Mo Said: Ravens 31-10

Bo Said: Black Birds 32-3

Final Score:  Ravens 24 Browns 17

The Aftermath!

Bo Says: The Ravens must have coasted on defense, I am high on this team and Flacco finally woke up with connecting to Bouldin, but this team should be rolling. Happy to see the Browns at least move the ball with Seneca Wallace.

Mo Says:  I wouldn’t exactly call what the Raven did against the Browns an offensive breakout; I’m still waiting.  And it won’t come against the Steel Curtain this week.  I’ve been eating crow for almost a month over my preseason prediction of the Steelers sucking.  That won’t stop this week.

Cincinnati Bengals (2-1) at Carolina Panthers (0-3)

Mo Said: Bungles 24-21

Bo Said: Carolina 19-16

Final Score:  Bengals 20 Panthers 7

The Aftermath!

Bo Says: I’m still not sold on the  Cincy Kittens one bit.
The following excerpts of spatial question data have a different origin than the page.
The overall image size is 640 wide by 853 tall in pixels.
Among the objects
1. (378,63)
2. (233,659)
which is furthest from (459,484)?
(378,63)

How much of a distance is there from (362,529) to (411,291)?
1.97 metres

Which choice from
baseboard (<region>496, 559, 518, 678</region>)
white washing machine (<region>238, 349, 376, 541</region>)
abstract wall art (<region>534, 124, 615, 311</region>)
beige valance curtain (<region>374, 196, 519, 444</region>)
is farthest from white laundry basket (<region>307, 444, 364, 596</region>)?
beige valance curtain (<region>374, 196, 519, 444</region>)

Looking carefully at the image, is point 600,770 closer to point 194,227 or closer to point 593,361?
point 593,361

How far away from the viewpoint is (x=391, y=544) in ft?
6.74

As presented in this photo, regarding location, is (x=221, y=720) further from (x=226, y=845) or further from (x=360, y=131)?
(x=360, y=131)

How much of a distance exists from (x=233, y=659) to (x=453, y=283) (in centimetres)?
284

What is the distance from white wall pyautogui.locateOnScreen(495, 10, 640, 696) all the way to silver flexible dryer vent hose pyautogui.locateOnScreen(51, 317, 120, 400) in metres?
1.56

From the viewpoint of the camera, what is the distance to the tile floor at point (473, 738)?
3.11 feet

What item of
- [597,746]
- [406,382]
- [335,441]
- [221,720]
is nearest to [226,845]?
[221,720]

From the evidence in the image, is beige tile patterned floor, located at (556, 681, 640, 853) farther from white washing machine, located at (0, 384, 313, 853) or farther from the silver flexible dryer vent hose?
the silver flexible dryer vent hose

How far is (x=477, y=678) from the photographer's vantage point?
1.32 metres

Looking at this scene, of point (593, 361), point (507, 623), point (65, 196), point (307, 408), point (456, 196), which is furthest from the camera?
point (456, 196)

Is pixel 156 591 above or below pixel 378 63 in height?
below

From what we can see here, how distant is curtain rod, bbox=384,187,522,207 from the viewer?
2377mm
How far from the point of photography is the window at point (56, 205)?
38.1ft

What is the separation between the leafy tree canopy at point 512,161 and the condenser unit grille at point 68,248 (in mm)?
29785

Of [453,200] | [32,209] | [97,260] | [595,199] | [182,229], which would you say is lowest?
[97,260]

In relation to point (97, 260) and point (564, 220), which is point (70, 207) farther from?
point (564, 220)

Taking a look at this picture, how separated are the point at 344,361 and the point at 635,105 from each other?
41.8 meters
Jimmy Clausen had his first NFL game and rookie growing pains. The Bengals are garbage, and Carson Palmer is still the king of Suck Land.

Mo Says: The Bungles are a veteran team, and not near as bad as you seem to think.  I agree that Palmer is garbage, but come December they’ll still be in the hunt.  And Brady Quinn, er…. Rick Mirer, er…. yeah, you get the drift.  Claussen is a bust.

Dallas Cowboys (1-2) at Houston Texans (2-1)

Mo Said: Texans 31-20

Bo Said: Texans 34-13

Final Score: Cowboys 27 Texans 13

The Aftermath!

Bo Says: Same old Romo, same old Texans, incosistent and inconsistent, great and terrible. Still on board with the Texans, still not riding the Cowboys title hopes. Still love Arian Foster running the ball.

Mo Says:  Please.  The Cowboys are still one of the most talented teams in the NFL and a legit Super Bowl contender.  There’s a reason that 15-1 and 14-2 don’t happen much any more.  2 losses for the Cowboys isn’t a big deal.  3 would have been.  And the Texans… SSDD.

Pittsburgh Steelers (3-0) at Tampa Bay Buccanneers (2-1)

Mo Said : Steelers 17-6

Bo Said: Bucs 12-6

Final Score: Steelers 38 Bucs 13

The Aftermath!

Bo Says: Charlie Batch looked good, Josh Freeman played a really tough NFL defense. I’m still high on the Steelers. They are for real. The Bucs came back to earth. I can’t say it was totally unexpected.

Mo Says:  You really seem to like this Freeman kid.  I think he’s got upside, but not near enough to pick him against the Steelers D.  And as far as the Steelers, I said pre season this team would win 6 games or so.  I look like a fool, too.  My hat goes off to Coach Tomlin.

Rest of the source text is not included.